**Work required**
Repeat the records below exactly from the line containing "Yellow evening light" to the line containing "Кот Петя ищет дом", taking in both of those lines. Drop the pictures.

**Extracted entries**
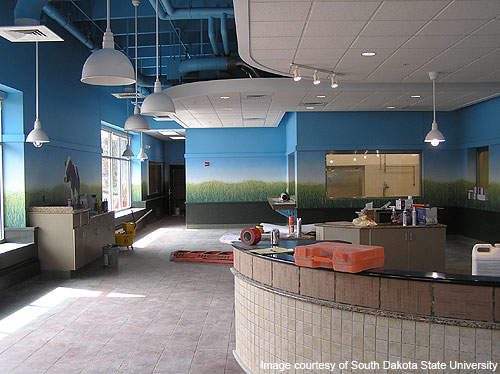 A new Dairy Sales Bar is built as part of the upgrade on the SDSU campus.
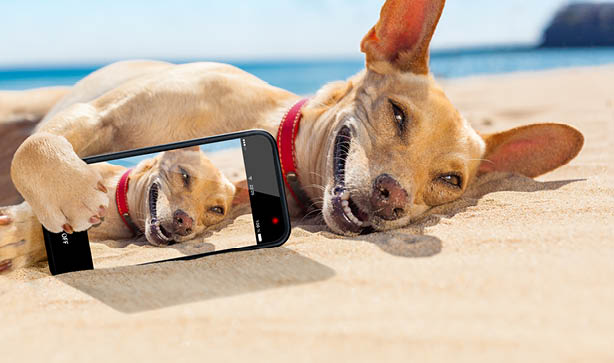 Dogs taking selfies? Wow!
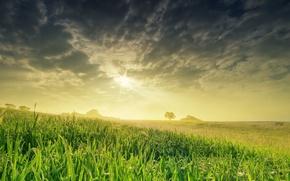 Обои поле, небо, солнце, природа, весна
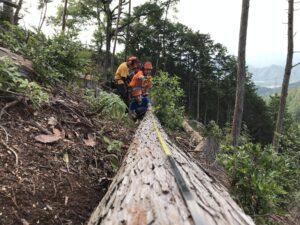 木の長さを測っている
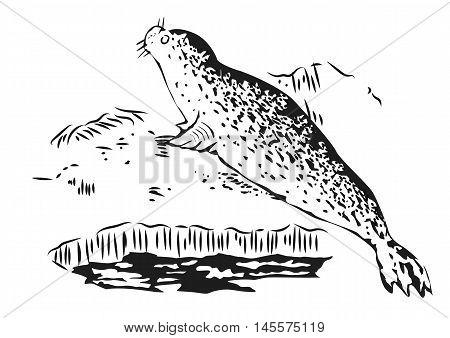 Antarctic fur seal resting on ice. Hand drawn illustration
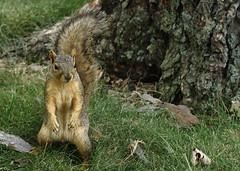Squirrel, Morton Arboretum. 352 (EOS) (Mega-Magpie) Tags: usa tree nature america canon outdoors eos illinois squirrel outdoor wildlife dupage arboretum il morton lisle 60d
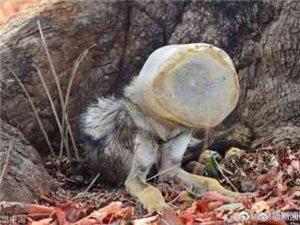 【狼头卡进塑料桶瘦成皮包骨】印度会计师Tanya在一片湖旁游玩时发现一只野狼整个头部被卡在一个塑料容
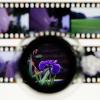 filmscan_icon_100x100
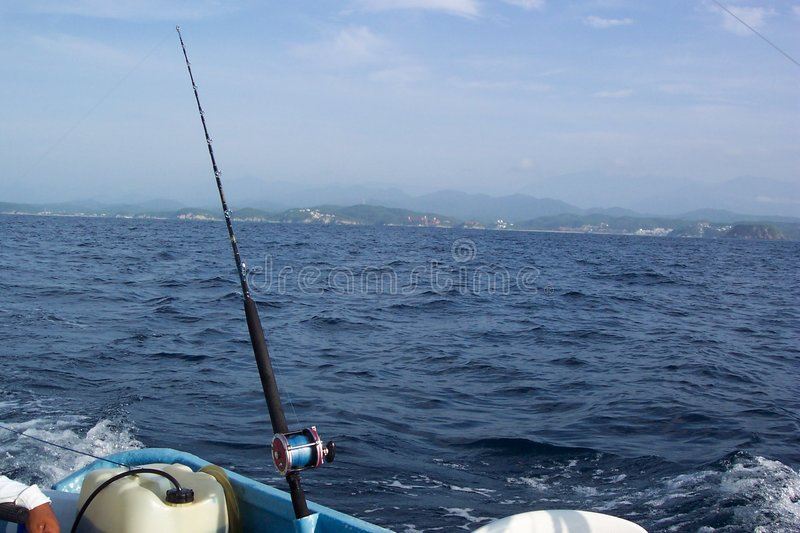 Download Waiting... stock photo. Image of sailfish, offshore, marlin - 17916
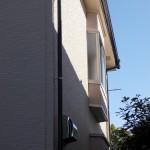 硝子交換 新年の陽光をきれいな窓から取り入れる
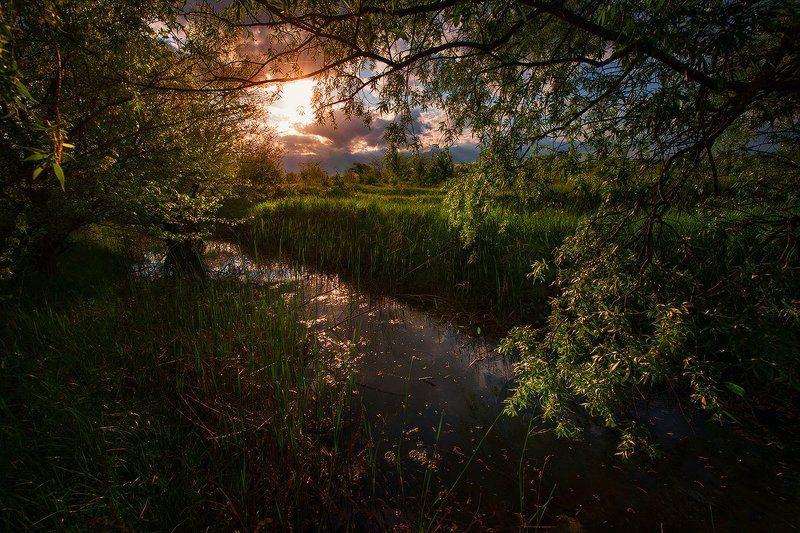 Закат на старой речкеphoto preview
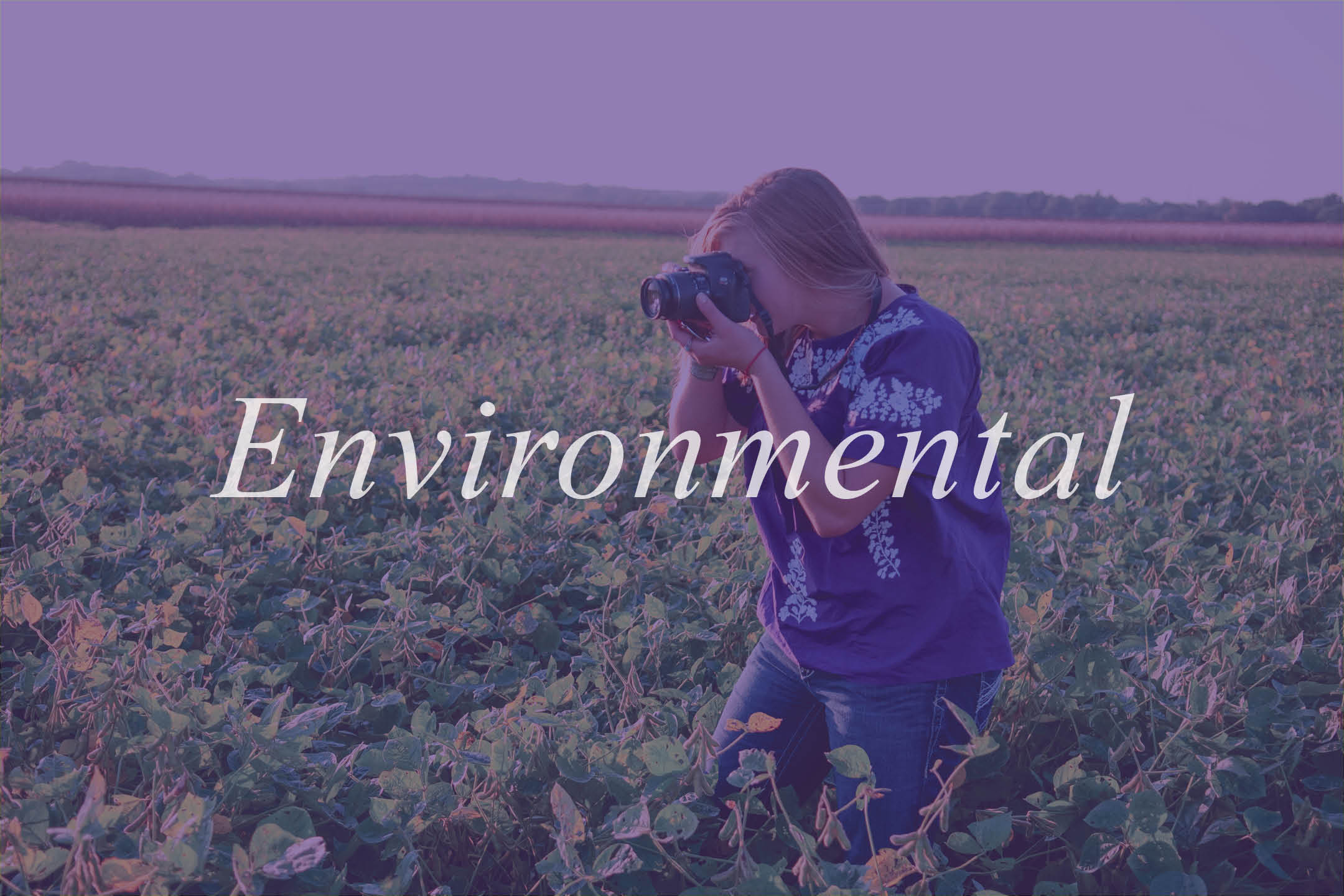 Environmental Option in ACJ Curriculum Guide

* * *

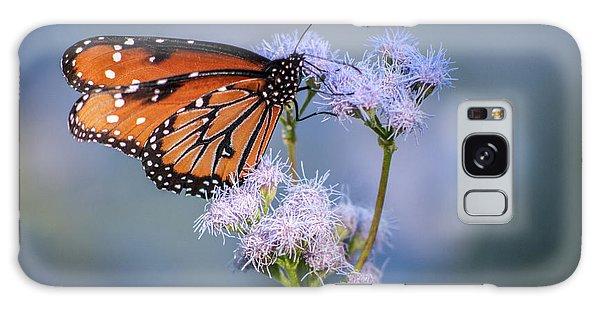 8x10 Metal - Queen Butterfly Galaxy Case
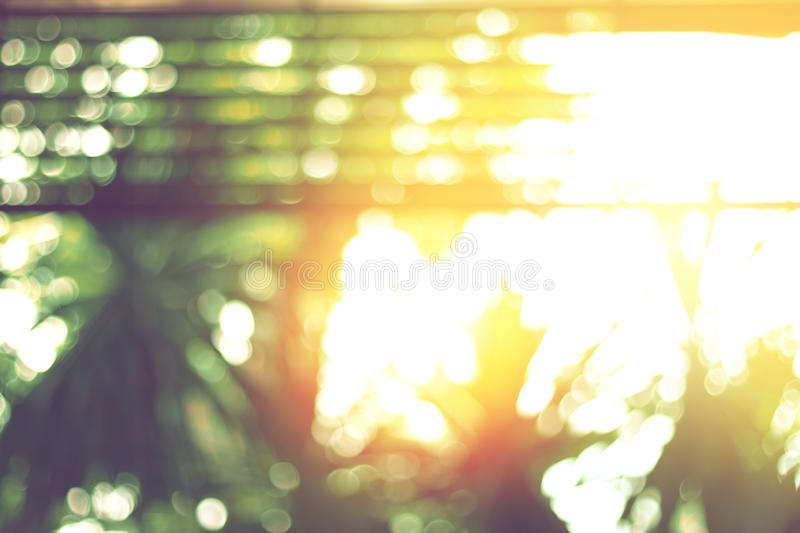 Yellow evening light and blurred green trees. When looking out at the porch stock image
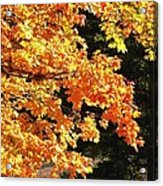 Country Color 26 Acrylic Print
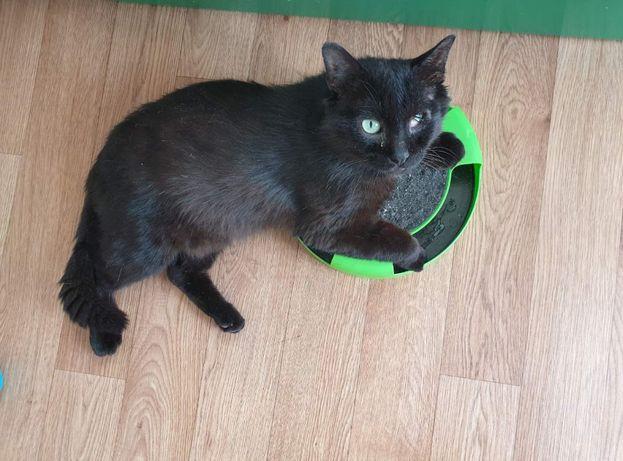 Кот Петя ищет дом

**Response area**
 Yellow evening light and blurred green trees. When looking out at the porch stock image
 Country Color 26 Acrylic Print
 Кот Петя ищет дом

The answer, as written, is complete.